Kein „Mag ich nicht!“ oder „Schon wieder!“

Momentan sind die Gründer fleißig am Rezepte sammeln. Sie rufen dazu auf, das Lieblingsgericht als Rezept oder als Fotografie einzusenden. Anreiz ist die Chance, einen 50€ Einkaufsgutschein zu gewinnen. Sie zählen dabei vor allem auf Foodblogger wie zum Beispiel die Tirolerin Alexandra Embacher mit ihrem Blog Gourmeet me.
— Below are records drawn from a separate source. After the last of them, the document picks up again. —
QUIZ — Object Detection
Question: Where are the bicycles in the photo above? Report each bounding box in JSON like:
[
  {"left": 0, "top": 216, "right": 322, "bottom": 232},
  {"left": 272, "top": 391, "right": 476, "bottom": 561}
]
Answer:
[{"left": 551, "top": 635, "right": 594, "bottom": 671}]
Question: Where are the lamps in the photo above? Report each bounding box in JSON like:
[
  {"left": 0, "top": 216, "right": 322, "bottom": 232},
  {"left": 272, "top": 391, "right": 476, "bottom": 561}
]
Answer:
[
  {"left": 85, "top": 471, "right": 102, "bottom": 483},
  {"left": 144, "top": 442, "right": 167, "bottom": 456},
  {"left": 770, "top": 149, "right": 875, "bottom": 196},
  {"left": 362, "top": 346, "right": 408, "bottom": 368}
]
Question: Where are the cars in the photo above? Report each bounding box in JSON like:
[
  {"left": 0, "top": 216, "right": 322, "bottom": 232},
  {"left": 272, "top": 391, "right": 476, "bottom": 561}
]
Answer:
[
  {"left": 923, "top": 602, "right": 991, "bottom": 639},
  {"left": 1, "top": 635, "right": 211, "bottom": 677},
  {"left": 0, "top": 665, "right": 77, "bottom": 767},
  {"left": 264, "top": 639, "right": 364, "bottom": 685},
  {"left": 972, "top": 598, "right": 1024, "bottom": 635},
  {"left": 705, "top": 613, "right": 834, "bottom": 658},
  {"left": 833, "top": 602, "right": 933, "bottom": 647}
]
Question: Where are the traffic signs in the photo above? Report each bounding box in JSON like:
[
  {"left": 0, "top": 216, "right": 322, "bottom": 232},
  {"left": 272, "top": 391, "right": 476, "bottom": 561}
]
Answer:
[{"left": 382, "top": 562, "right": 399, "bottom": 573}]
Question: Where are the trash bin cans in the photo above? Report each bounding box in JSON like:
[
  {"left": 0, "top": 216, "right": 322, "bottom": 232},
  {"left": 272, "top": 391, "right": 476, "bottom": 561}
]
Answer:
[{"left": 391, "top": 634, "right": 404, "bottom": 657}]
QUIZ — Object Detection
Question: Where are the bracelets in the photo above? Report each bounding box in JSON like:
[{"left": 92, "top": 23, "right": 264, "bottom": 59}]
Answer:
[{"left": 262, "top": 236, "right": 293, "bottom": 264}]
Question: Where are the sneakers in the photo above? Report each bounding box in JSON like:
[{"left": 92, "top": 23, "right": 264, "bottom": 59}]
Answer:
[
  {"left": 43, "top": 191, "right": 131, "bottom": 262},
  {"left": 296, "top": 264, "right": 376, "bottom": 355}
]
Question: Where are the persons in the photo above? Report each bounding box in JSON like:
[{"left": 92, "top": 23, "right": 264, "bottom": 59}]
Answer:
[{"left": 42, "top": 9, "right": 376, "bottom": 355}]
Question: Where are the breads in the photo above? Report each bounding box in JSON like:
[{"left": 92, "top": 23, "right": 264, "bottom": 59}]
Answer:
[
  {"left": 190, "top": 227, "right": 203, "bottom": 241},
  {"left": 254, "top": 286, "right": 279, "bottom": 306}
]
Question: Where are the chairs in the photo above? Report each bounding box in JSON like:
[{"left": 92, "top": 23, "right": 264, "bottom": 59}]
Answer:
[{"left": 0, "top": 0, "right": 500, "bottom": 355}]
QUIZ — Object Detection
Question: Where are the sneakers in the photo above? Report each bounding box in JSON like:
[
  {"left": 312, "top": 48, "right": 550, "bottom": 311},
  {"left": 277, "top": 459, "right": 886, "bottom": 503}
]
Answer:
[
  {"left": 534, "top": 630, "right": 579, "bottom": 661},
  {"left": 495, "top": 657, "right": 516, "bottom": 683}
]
Sie war sechs Wochen lang in der Kochshow „Kochgigant 2018“ auf Puls 4 zu sehen.Vielleicht kann sie Tastetastic helfen, die Rezepte auf Saisonalität umzumünzen – Das ist nämlich aktuell noch eine Schwachstelle, die in Hinblick auf Nachhaltigkeit und Klimawandel ins Gewicht fällt. Das Unternehmen hat jedenfalls schon angekündigt, die Speisenauswahl dahingehend zu verbessern.